Hybrid architectures combine attention mechanisms with state-space models (SSMs) or recurrent networks to achieve optimal trade-offs between quality, efficiency, and scalability. This document provides a comprehensive overview of the hybrid architecture design space and guides you through the various approaches explored in modern language models.
- Motivation
- The Efficiency-Quality Tradeoff
- Architecture Design Dimensions
- Hybrid Architecture Taxonomy
- Implementation Strategies
- When to Use Each Architecture
- Getting Started
Pure transformer models face fundamental scalability challenges:
- Quadratic Memory: O(N²) KV cache for attention grows prohibitively large for long contexts
- Inference Cost: Each token generation requires attending to all previous tokens
- Training Efficiency: Self-attention is the computational bottleneck at scale
Pure SSM/recurrent models offer efficiency but face quality limitations:
- Limited Recall: Difficulty with precise token-level retrieval
- Associative Memory: Challenges with tasks requiring exact matches
- Reasoning: May struggle with multi-hop reasoning requiring precise information flow
Hybrid architectures combine the best of both worlds:
- Use efficient SSMs/recurrence for bulk sequence processing
- Insert strategic attention for tasks requiring precision
- Achieve transformer-level quality with SSM-level efficiency
Pure Attention ←————————— Hybrid Spectrum ——————————→ Pure SSM/Recurrence
(Transformers) (Mamba, RWKV)
High Quality Balanced Tradeoffs High Efficiency
High Memory Configurable Design Low Memory
Quadratic KV Cache Flexible Patterns O(1) or No KV Cache
| Metric | Pure Attention | Hybrid | Pure SSM |
|---|---|---|---|
| Training Speed | Baseline | 1-2x faster | 2-3x faster |
| Inference Speed | Baseline | 2-5x faster | 5-10x faster |
| KV Cache Size | O(N²) | O(N) to O(N²)* | O(1) or None |
| Long Context | Limited | Strong | Excellent |
| Precise Recall | Excellent | Good | Limited |
| Implementation | Mature | Emerging | Cutting-edge |
*Depends on attention layer frequency
When designing a hybrid architecture, you make choices along several key dimensions:
How do you combine attention and SSM layers?
-
Interleaved: Alternating pattern (e.g.,
AMAMAMAMwhere A=attention, M=SSM)- Example: Jamba, StripedHyena
- Pros: Regular pattern, easy to reason about
- Cons: May not match task requirements
-
Ratio-based: Fixed ratio (e.g., 1 attention per 4 SSM layers)

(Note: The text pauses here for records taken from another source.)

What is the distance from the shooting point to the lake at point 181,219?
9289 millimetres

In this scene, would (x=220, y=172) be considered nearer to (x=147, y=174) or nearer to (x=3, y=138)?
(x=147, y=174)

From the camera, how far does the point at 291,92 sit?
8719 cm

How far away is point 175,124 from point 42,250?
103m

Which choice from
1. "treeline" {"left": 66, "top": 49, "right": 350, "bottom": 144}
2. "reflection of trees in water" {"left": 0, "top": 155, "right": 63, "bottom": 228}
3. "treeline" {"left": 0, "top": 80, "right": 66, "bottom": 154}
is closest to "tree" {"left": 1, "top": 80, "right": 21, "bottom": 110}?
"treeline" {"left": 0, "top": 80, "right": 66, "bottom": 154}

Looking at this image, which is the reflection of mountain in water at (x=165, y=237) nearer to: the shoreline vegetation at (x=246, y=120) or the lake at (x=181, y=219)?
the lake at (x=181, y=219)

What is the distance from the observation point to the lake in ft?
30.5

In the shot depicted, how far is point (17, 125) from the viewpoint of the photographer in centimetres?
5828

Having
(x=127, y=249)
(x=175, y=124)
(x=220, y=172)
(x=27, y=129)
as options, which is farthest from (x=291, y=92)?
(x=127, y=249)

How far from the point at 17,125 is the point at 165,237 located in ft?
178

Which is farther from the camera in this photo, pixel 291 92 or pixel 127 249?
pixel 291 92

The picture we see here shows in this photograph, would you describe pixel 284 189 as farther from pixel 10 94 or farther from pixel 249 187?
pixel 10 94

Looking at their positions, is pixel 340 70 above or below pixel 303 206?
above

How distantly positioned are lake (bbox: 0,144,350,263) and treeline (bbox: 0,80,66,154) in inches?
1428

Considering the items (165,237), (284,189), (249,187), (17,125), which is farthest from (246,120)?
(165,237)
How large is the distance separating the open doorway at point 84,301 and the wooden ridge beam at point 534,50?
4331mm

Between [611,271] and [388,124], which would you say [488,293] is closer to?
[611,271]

- Example: Griffin (7:1), RecurrentGemma (2:1)
- Pros: Controllable compute budget
- Cons: Less flexible positioning
-
Strategic: Attention at specific critical layers
- Example: GoldFinch (only at middle and end)
- Pros: Extreme efficiency
- Cons: Requires careful layer selection
-
Within-block: Both mechanisms in each block
- Example: Griffin (recurrence + local attention per block)
- Pros: Every layer gets both capabilities
- Cons: Higher per-layer cost
What kind of attention do you use?
-
Full Attention: Standard causal attention
- Used in: Jamba, Zamba
- KV cache: O(N) per attention layer
-
Sliding Window: Local attention within fixed window
- Used in: Griffin, Based, RecurrentGemma
- KV cache: O(W) where W is window size
-
Sparse Patterns: Structured attention patterns
- Used in: GoldFinch (strategic positions)
- KV cache: Minimal
What efficient mechanism handles long-range dependencies?
-
Selective SSM (Mamba): Input-dependent state transitions
- Used in: Jamba, Zamba
- Strengths: Strong context modeling, efficient CUDA kernels
-
Gated Linear Recurrence (RGLRU): Diagonal gated RNN
- Used in: Griffin, Hawk, RecurrentGemma
- Strengths: Simple, parallelizable via associative scan
-
Long Convolution (Hyena): FFT-based implicit convolutions
- Used in: Hyena, StripedHyena
- Strengths: Sub-quadratic, data-controlled filters
-
Linear Attention: Kernelized attention approximation
- Used in: Based
- Strengths: Exact linear complexity, recurrent formulation
-
RWKV Time Mixing: WKV mechanism with matrix-valued states
- Used in: GoldFinch
- Strengths: Minimal memory, strong recurrent dynamics
Do layers share parameters?
-
Independent: Each layer has unique parameters
- Used in: Most architectures
- Pros: Maximum expressivity
- Cons: Higher parameter count
-
Shared Attention: Reuse attention module across layers
- Used in: Zamba
- Pros: Reduced parameters, amortized attention cost
- Cons: Less layer-specific adaptation
What enhancements are included?
-
Mixture-of-Experts (MoE): Conditional computation
- Used in: Jamba
- Effect: 2-4x capacity with modest compute increase
-
Multi-Query/Grouped-Query Attention: Reduced KV heads
- Used in: Griffin, Jamba
- Effect: Smaller KV cache (4-8x reduction)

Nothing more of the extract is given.